Many of us share an intense love and bond with our animal companions. For us, a pet is not “just a dog” or “just a cat,” but rather a beloved member of our family, bringing companionship, fun, and joy to our lives. A pet can add structure to your day, keep you active and social, help you to overcome setbacks and challenges in life, and even provide a sense of meaning or purpose. So, when a cherished pet dies, it’s normal to feel racked by grief and loss.
As we age, we experience an increasing number of major life changes, including the loss of beloved friends, family members, and pets. The death of a pet can hit retired seniors even harder than younger adults who may be able to draw on the comfort of a close family, or distract themselves with the routine of work. If you’re an older adult living alone, your pet was probably your sole companion, and taking care of the animal provided you with a sense of purpose and self-worth.
The loss of a pet may be your child’s first experience of death—and your first opportunity to teach them about coping with the grief and pain that inevitably accompanies the joy of loving another living creature. Losing a pet can be a traumatic experience for any child. Many kids love their pets very deeply and some may not even remember a time in their life when the pet wasn’t around. A child may feel angry and blame themselves—or you—for the pet’s death. A child may feel scared that other people or animals they love may also leave them. How you handle the grieving process can determine whether the experience has a positive or negative effect on your child’s personal development.
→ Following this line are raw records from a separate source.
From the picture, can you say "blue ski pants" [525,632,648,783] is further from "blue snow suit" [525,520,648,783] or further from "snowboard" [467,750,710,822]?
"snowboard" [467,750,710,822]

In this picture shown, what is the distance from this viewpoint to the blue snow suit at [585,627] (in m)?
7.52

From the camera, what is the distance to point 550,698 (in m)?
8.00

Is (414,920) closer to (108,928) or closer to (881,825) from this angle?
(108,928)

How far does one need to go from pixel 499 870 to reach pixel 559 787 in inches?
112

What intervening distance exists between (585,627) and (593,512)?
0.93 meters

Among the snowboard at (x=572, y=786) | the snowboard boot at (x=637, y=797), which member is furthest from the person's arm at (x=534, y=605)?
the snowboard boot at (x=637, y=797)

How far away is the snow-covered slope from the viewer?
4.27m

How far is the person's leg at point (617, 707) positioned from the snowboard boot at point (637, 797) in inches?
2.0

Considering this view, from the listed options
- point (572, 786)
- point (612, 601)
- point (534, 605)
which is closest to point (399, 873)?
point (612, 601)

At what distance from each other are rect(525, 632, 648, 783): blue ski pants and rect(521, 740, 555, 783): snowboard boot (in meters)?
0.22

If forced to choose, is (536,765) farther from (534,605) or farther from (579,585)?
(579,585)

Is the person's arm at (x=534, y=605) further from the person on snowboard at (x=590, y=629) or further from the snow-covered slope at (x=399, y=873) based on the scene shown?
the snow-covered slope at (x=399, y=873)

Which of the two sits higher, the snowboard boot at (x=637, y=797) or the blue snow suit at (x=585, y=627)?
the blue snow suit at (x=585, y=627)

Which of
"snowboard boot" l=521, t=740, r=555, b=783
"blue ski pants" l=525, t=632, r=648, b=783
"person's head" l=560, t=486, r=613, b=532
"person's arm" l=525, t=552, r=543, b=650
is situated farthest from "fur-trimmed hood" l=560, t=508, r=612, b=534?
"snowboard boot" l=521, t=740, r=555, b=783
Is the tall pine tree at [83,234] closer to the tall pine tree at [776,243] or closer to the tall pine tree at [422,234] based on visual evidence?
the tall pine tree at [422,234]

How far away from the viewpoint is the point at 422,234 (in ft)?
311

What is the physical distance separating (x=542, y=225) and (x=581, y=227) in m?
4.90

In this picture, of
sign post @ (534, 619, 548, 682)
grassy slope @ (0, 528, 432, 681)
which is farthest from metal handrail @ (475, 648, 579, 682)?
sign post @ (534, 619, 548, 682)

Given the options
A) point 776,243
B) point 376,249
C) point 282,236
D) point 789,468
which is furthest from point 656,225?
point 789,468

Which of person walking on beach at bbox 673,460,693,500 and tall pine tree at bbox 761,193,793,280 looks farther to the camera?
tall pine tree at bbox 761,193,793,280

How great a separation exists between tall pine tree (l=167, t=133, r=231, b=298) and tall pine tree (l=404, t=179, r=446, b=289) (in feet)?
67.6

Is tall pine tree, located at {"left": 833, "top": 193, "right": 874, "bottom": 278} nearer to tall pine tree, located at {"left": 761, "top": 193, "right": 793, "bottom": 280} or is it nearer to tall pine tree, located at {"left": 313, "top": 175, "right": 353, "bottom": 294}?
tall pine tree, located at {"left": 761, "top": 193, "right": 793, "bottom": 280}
Deciding to put your animal companion to sleep is one of the most difficult decisions you will ever have to make for your pet. As a loving pet owner, though, the time may come when you need to help your pet make the transition from life to death, with the help of your veterinarian, in as painless and peaceful a way as possible.
There are many wonderful reasons to once again share your life with a companion animal, but the decision of when to do so is a very personal one. It may be tempting to rush out and fill the void left by your pet’s death by immediately getting another pet. In most cases, it’s best to mourn the old pet first, and wait until you’re emotionally ready to open your heart and your home to a new animal. You may want to start by volunteering at a shelter or rescue group. Spending time caring for pets in need is not only great for the animals, but can help you decide if you’re ready to own a new pet.